▸ Request
Present every line of the entries below as a numbered list, leaving out the blank lines.

%%

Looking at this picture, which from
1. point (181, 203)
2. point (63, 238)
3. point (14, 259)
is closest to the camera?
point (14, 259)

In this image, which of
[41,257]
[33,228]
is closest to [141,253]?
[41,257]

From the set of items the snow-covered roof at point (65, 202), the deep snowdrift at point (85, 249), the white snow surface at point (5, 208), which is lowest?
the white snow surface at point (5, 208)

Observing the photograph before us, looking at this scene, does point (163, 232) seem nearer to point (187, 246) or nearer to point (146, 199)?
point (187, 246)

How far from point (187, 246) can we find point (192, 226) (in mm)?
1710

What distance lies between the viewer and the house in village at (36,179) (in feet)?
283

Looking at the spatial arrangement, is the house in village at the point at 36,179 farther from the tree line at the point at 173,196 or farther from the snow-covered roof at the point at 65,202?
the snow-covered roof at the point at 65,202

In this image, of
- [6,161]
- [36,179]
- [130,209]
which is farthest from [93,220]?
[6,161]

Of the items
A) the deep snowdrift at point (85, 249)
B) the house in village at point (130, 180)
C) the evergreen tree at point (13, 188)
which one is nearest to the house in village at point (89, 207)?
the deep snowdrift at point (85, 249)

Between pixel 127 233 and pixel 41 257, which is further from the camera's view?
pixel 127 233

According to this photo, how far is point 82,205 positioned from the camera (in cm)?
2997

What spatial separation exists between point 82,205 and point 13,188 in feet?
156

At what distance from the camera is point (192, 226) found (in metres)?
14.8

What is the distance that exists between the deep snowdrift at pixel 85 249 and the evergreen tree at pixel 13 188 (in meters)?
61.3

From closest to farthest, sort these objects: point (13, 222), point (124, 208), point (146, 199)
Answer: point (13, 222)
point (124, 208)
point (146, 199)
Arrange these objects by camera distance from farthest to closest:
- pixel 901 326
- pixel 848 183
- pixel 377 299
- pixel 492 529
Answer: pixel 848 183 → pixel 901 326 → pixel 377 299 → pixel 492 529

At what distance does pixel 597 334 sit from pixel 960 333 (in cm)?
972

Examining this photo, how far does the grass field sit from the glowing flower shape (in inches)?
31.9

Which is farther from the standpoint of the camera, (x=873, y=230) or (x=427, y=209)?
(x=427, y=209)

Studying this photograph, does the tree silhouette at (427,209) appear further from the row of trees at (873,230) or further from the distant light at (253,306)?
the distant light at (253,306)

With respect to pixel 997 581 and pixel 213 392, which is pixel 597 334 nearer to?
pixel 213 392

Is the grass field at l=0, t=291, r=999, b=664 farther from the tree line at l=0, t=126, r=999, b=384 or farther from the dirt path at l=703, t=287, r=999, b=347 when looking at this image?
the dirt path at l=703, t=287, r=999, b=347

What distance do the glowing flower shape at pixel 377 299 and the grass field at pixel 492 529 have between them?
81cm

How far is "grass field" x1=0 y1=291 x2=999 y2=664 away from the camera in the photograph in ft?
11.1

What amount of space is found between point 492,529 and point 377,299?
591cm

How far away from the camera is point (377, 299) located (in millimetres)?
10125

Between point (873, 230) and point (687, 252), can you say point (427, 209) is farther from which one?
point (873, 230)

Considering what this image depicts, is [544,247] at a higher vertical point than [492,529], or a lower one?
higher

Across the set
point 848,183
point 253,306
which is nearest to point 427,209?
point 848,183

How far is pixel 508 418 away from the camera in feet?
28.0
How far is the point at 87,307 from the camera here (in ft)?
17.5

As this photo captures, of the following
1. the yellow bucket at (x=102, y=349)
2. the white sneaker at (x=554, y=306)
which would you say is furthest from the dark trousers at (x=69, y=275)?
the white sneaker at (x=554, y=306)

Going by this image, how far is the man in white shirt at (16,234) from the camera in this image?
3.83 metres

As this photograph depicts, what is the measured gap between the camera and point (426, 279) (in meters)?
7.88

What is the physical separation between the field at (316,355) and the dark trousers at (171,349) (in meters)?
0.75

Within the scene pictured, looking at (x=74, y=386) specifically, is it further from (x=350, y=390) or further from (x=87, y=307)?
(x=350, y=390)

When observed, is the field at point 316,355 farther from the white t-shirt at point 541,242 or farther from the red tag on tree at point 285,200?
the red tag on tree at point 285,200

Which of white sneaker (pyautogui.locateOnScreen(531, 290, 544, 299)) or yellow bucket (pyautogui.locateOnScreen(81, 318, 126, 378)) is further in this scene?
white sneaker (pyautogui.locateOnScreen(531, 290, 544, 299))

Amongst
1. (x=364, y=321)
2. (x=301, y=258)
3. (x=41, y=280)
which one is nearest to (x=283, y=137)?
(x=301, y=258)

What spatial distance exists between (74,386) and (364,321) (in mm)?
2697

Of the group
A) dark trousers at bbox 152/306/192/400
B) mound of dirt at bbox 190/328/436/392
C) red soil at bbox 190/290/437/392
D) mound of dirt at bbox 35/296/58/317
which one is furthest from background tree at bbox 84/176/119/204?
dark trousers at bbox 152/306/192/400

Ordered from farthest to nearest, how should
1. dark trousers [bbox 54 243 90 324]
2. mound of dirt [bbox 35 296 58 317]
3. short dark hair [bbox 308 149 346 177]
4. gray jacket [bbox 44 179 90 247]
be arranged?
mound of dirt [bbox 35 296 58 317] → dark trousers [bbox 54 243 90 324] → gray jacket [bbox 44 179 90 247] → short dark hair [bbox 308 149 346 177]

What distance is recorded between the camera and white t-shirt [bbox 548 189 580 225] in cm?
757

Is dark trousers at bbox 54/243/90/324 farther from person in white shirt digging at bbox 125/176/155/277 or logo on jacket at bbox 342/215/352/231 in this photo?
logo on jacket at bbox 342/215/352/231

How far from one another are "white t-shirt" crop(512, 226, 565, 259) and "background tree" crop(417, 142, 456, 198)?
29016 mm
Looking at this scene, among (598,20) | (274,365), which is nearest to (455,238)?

%%

▸ Solution
1. Looking at this picture, which from
2. 1. point (181, 203)
3. 2. point (63, 238)
4. 3. point (14, 259)
5. is closest to the camera?
6. point (14, 259)
7. In this image, which of
8. [41,257]
9. [33,228]
10. is closest to [141,253]?
11. [41,257]
12. From the set of items the snow-covered roof at point (65, 202), the deep snowdrift at point (85, 249), the white snow surface at point (5, 208), which is lowest?
13. the white snow surface at point (5, 208)
14. Observing the photograph before us, looking at this scene, does point (163, 232) seem nearer to point (187, 246) or nearer to point (146, 199)?
15. point (187, 246)
16. How far from point (187, 246) can we find point (192, 226) (in mm)?
17. 1710
18. What distance lies between the viewer and the house in village at (36,179) (in feet)?
19. 283
20. Looking at the spatial arrangement, is the house in village at the point at 36,179 farther from the tree line at the point at 173,196 or farther from the snow-covered roof at the point at 65,202?
21. the snow-covered roof at the point at 65,202
22. In this image, of
23. - [6,161]
24. - [36,179]
25. - [130,209]
26. which is farthest from [93,220]?
27. [6,161]
28. Of the items
29. A) the deep snowdrift at point (85, 249)
30. B) the house in village at point (130, 180)
31. C) the evergreen tree at point (13, 188)
32. which one is nearest to the house in village at point (89, 207)?
33. the deep snowdrift at point (85, 249)
34. Between pixel 127 233 and pixel 41 257, which is further from the camera's view?
35. pixel 127 233
36. According to this photo, how far is point 82,205 positioned from the camera (in cm)?
37. 2997
38. What spatial separation exists between point 82,205 and point 13,188 in feet?
39. 156
40. At what distance from the camera is point (192, 226) found (in metres)?
41. 14.8
42. What is the distance that exists between the deep snowdrift at pixel 85 249 and the evergreen tree at pixel 13 188 (in meters)?
43. 61.3
44. From closest to farthest, sort these objects: point (13, 222), point (124, 208), point (146, 199)
45. Answer: point (13, 222)
46. point (124, 208)
47. point (146, 199)
48. Arrange these objects by camera distance from farthest to closest:
49. - pixel 901 326
50. - pixel 848 183
51. - pixel 377 299
52. - pixel 492 529
53. Answer: pixel 848 183 → pixel 901 326 → pixel 377 299 → pixel 492 529
54. At what distance does pixel 597 334 sit from pixel 960 333 (in cm)?
55. 972
56. Examining this photo, how far does the grass field sit from the glowing flower shape (in inches)?
57. 31.9
58. Which is farther from the standpoint of the camera, (x=873, y=230) or (x=427, y=209)?
59. (x=427, y=209)
60. Studying this photograph, does the tree silhouette at (427,209) appear further from the row of trees at (873,230) or further from the distant light at (253,306)?
61. the distant light at (253,306)
62. With respect to pixel 997 581 and pixel 213 392, which is pixel 597 334 nearer to?
63. pixel 213 392
64. Is the grass field at l=0, t=291, r=999, b=664 farther from the tree line at l=0, t=126, r=999, b=384 or farther from the dirt path at l=703, t=287, r=999, b=347 when looking at this image?
65. the dirt path at l=703, t=287, r=999, b=347
66. What distance do the glowing flower shape at pixel 377 299 and the grass field at pixel 492 529 have between them?
67. 81cm
68. How far is "grass field" x1=0 y1=291 x2=999 y2=664 away from the camera in the photograph in ft?
69. 11.1
70. What amount of space is found between point 492,529 and point 377,299?
71. 591cm
72. How far away from the camera is point (377, 299) located (in millimetres)?
73. 10125
74. Between point (873, 230) and point (687, 252), can you say point (427, 209) is farther from which one?
75. point (873, 230)
76. Considering what this image depicts, is [544,247] at a higher vertical point than [492,529], or a lower one?
77. higher
78. Across the set
79. point 848,183
80. point 253,306
81. which is nearest to point 427,209?
82. point 848,183
83. How far is pixel 508 418 away from the camera in feet?
84. 28.0
85. How far is the point at 87,307 from the camera here (in ft)?
86. 17.5
87. As this photo captures, of the following
88. 1. the yellow bucket at (x=102, y=349)
89. 2. the white sneaker at (x=554, y=306)
90. which would you say is furthest from the dark trousers at (x=69, y=275)?
91. the white sneaker at (x=554, y=306)
92. Going by this image, how far is the man in white shirt at (16,234) from the camera in this image?
93. 3.83 metres
94. As this photograph depicts, what is the measured gap between the camera and point (426, 279) (in meters)?
95. 7.88
96. What is the physical separation between the field at (316,355) and the dark trousers at (171,349) (in meters)?
97. 0.75
98. Within the scene pictured, looking at (x=74, y=386) specifically, is it further from (x=350, y=390) or further from (x=87, y=307)?
99. (x=350, y=390)
100. When observed, is the field at point 316,355 farther from the white t-shirt at point 541,242 or farther from the red tag on tree at point 285,200?
101. the red tag on tree at point 285,200
102. Which of white sneaker (pyautogui.locateOnScreen(531, 290, 544, 299)) or yellow bucket (pyautogui.locateOnScreen(81, 318, 126, 378)) is further in this scene?
103. white sneaker (pyautogui.locateOnScreen(531, 290, 544, 299))
104. Amongst
105. 1. (x=364, y=321)
106. 2. (x=301, y=258)
107. 3. (x=41, y=280)
108. which one is nearest to (x=283, y=137)?
109. (x=301, y=258)
110. What spatial distance exists between (74,386) and (364,321) (in mm)?
111. 2697
112. Of the group
113. A) dark trousers at bbox 152/306/192/400
114. B) mound of dirt at bbox 190/328/436/392
115. C) red soil at bbox 190/290/437/392
116. D) mound of dirt at bbox 35/296/58/317
117. which one is furthest from background tree at bbox 84/176/119/204?
118. dark trousers at bbox 152/306/192/400
119. Ordered from farthest to nearest, how should
120. 1. dark trousers [bbox 54 243 90 324]
121. 2. mound of dirt [bbox 35 296 58 317]
122. 3. short dark hair [bbox 308 149 346 177]
123. 4. gray jacket [bbox 44 179 90 247]
124. be arranged?
125. mound of dirt [bbox 35 296 58 317] → dark trousers [bbox 54 243 90 324] → gray jacket [bbox 44 179 90 247] → short dark hair [bbox 308 149 346 177]
126. What distance is recorded between the camera and white t-shirt [bbox 548 189 580 225] in cm?
127. 757
128. Is dark trousers at bbox 54/243/90/324 farther from person in white shirt digging at bbox 125/176/155/277 or logo on jacket at bbox 342/215/352/231 in this photo?
129. logo on jacket at bbox 342/215/352/231
130. How far from one another are "white t-shirt" crop(512, 226, 565, 259) and "background tree" crop(417, 142, 456, 198)?
131. 29016 mm
132. Looking at this scene, among (598,20) | (274,365), which is nearest to (455,238)?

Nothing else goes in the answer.